Posted by Sumit Arora <su...@gmail.com>.
Hi Amit,

This excel sheet will help you estimating the index size.

size-estimator-lucene-solr.xls
<http://lucene.472066.n3.nabble.com/file/n4111365/size-estimator-lucene-solr.xls>  




-----
Sumit Arora
--
View this message in context: http://lucene.472066.n3.nabble.com/Index-size-to-determine-storage-tp4110522p4111365.html
Sent from the Solr - User mailing list archive at Nabble.com.

Re: Index size - to determine storage

Posted by Alexandre Rafalovitch <ar...@gmail.com>.
Try running PDF through standalone Tika and see what comes back. That's the
size of the input. It usually be quite a small proportion of PDF size.
Possibly down to metadata only and no text, if your PDF does not include
text layer.

Then, it depends on your storing and indexing options, your tokenizers,
whether you are using ngrams, synonyms or anything else that multiplies the
content. And so on.

And remember, that you need (2? 3?) times more space on disk than a single
index for when Solr does segment merges.

Regards,
   Alex.

Personal website: http://www.outerthoughts.com/
LinkedIn: http://www.linkedin.com/in/alexandrerafalovitch
- Time is the quality of nature that keeps events from happening all at
once. Lately, it doesn't seem to be working.  (Anonymous  - via GTD book)

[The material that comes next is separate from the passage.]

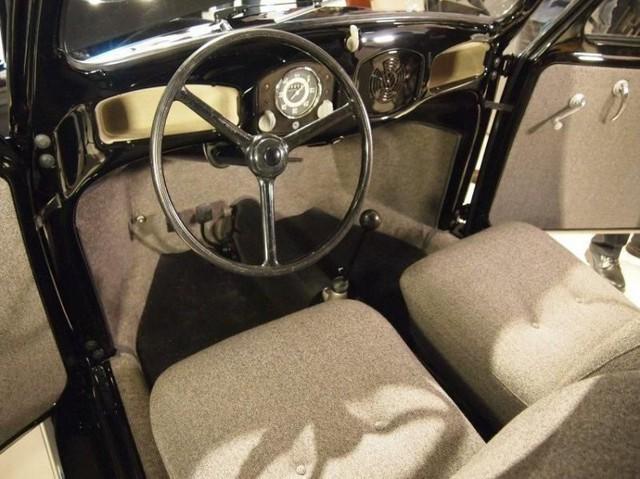 Volkswagen Beetle lâu đời nhất thế giới bị thiêu rụi hoàn toàn nhưng được phục chế đẹp như mới - Ảnh 12.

On Fri, Jan 10, 2014 at 1:55 AM, Amit Jha <sh...@gmail.com> wrote:

> Hi,
>
> I would like to know if I index a file I.e PDF of 100KB then what would be
> the size of index. What all factors should be consider to determine the
> disk size?
>
> Rgds
> AJ

Re: Index size - to determine storage

Posted by Michael Della Bitta <mi...@appinions.com>.
Hi Amit,

It really boils down to how much of that 100kb is actually text, and how
you analyze and store the text. Meaning, it's really hard for us to say.
You're probably going to need to experiment to figure out what the storage
needs for your use case are.

Michael Della Bitta

Applications Developer

o: +1 646 532 3062  | c: +1 917 477 7906

appinions inc.

“The Science of Influence Marketing”

18 East 41st Street

New York, NY 10017

t: @appinions <https://twitter.com/Appinions> | g+:
plus.google.com/appinions<https://plus.google.com/u/0/b/112002776285509593336/112002776285509593336/posts>
w: appinions.com <http://www.appinions.com/>


On Thu, Jan 9, 2014 at 1:55 PM, Amit Jha <sh...@gmail.com> wrote:

> Hi,
>
> I would like to know if I index a file I.e PDF of 100KB then what would be
> the size of index. What all factors should be consider to determine the
> disk size?
>
> Rgds
> AJ